──────── Document section ────────

Take note of your business goals and characteristics against the available methodologies and select the one that is most relevant to your business.

Some companies have developed their own target-setting methodologies based on climate science. This requires considering emissions thresholds or changes identified by the International Panel for Climate Change and others, then translating them into company-specific metrics and magnitudes of change over time. For water utilities, this might include reporting in kgCO2e/L and related financial metrics.

When setting a science-based target, give some thought to:

  • Scope — the emissions sources included
  • Time frame — the duration of the target period and immediate, medium- and long-term actions
  • Ambition — the slope of the reduction curve
  • Type — whether to set absolute targets, intensity targets, or both.
3. Report and review

Science-based targets should be reviewed on an annual basis to track progress relative to the anticipated emissions reduction path, and to make adjustments and restatements as necessary. Effectively communicating this information to audiences including decision-makers in your business is important.

Opportunity action planning

Alongside setting a ‘top down’ science-based target, it can be useful to form a ‘bottom up’ view of how you might achieve a carbon target, and any gaps that will require addressing.

To achieve this, you will need to:

  • Identify a list of relevant potential carbon mitigation opportunities
  • Assess the opportunities against a set of criteria (emissions savings, financial impact, time frame, collaborative solutions, business capacity/resourcing, risks, etc)
  • Forecast the emissions scenarios
  • Prioritise the opportunities to be pursued
  • Focus on more cost-effective initiatives first, such as energy efficiency programs.
     

An expanded version of this would be a carbon neutral strategy, for which emissions data would be collected, mitigation opportunities assessed and emissions trajectories identified for the business as usual against emission reduction scenarios.

──────── Data rows ────────

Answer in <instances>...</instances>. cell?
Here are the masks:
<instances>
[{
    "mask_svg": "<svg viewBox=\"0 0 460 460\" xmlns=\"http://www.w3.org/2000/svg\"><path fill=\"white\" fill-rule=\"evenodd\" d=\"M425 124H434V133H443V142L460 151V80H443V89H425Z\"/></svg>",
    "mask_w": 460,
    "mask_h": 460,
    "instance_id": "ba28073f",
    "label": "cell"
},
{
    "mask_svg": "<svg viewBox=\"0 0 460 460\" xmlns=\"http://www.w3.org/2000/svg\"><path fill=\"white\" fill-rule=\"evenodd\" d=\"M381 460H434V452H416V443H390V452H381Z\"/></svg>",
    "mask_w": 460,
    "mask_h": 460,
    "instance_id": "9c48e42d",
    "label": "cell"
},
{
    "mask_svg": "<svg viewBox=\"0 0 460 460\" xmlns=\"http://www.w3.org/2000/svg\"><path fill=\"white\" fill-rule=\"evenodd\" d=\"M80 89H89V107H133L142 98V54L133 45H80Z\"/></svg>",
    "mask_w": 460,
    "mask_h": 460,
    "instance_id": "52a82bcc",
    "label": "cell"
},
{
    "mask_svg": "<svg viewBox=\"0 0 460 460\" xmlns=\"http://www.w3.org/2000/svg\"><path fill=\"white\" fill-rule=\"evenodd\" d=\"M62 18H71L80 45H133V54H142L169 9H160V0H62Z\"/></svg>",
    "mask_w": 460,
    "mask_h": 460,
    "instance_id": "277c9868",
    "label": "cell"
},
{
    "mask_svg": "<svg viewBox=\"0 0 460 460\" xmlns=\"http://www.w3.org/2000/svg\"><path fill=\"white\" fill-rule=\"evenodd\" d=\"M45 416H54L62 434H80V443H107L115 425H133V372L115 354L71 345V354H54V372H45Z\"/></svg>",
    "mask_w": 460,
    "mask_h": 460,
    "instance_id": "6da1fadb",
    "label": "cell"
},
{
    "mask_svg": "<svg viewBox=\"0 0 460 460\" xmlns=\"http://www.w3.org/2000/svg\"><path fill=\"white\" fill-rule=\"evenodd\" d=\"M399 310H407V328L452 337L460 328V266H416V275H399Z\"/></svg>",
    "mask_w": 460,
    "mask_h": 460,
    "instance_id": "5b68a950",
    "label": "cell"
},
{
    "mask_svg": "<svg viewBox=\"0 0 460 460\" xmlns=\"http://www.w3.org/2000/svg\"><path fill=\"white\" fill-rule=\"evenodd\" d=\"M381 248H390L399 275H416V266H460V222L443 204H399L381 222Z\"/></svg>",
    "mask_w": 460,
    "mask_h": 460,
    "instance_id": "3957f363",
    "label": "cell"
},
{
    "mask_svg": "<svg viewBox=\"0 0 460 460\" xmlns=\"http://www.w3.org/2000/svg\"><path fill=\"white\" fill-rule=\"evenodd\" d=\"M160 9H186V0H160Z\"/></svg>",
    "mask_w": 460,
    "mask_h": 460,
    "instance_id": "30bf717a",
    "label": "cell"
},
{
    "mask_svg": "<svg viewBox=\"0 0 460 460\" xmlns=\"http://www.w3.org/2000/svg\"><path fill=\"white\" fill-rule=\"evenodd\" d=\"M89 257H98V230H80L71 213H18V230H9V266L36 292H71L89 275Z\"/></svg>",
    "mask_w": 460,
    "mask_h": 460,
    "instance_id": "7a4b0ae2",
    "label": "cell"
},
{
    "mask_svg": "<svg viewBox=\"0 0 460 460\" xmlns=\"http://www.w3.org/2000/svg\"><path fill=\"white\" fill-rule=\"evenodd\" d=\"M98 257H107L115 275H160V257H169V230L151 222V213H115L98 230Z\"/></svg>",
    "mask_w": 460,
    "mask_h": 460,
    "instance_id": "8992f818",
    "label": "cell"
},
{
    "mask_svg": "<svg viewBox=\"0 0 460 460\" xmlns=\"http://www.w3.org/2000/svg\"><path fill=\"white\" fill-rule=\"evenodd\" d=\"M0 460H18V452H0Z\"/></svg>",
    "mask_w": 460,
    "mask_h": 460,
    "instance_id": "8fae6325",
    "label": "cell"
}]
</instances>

────────

*Exercise directions*:
Write out the entire passage on setting science-based carbon targets word for word. The records have nothing to do with this exercise.

*Task output*:
Take note of your business goals and characteristics against the available methodologies and select the one that is most relevant to your business.

Some companies have developed their own target-setting methodologies based on climate science. This requires considering emissions thresholds or changes identified by the International Panel for Climate Change and others, then translating them into company-specific metrics and magnitudes of change over time. For water utilities, this might include reporting in kgCO2e/L and related financial metrics.

When setting a science-based target, give some thought to:

  • Scope — the emissions sources included
  • Time frame — the duration of the target period and immediate, medium- and long-term actions
  • Ambition — the slope of the reduction curve
  • Type — whether to set absolute targets, intensity targets, or both.
3. Report and review

Science-based targets should be reviewed on an annual basis to track progress relative to the anticipated emissions reduction path, and to make adjustments and restatements as necessary. Effectively communicating this information to audiences including decision-makers in your business is important.

Opportunity action planning

Alongside setting a ‘top down’ science-based target, it can be useful to form a ‘bottom up’ view of how you might achieve a carbon target, and any gaps that will require addressing.

To achieve this, you will need to:

  • Identify a list of relevant potential carbon mitigation opportunities
  • Assess the opportunities against a set of criteria (emissions savings, financial impact, time frame, collaborative solutions, business capacity/resourcing, risks, etc)
  • Forecast the emissions scenarios
  • Prioritise the opportunities to be pursued
  • Focus on more cost-effective initiatives first, such as energy efficiency programs.
     

An expanded version of this would be a carbon neutral strategy, for which emissions data would be collected, mitigation opportunities assessed and emissions trajectories identified for the business as usual against emission reduction scenarios.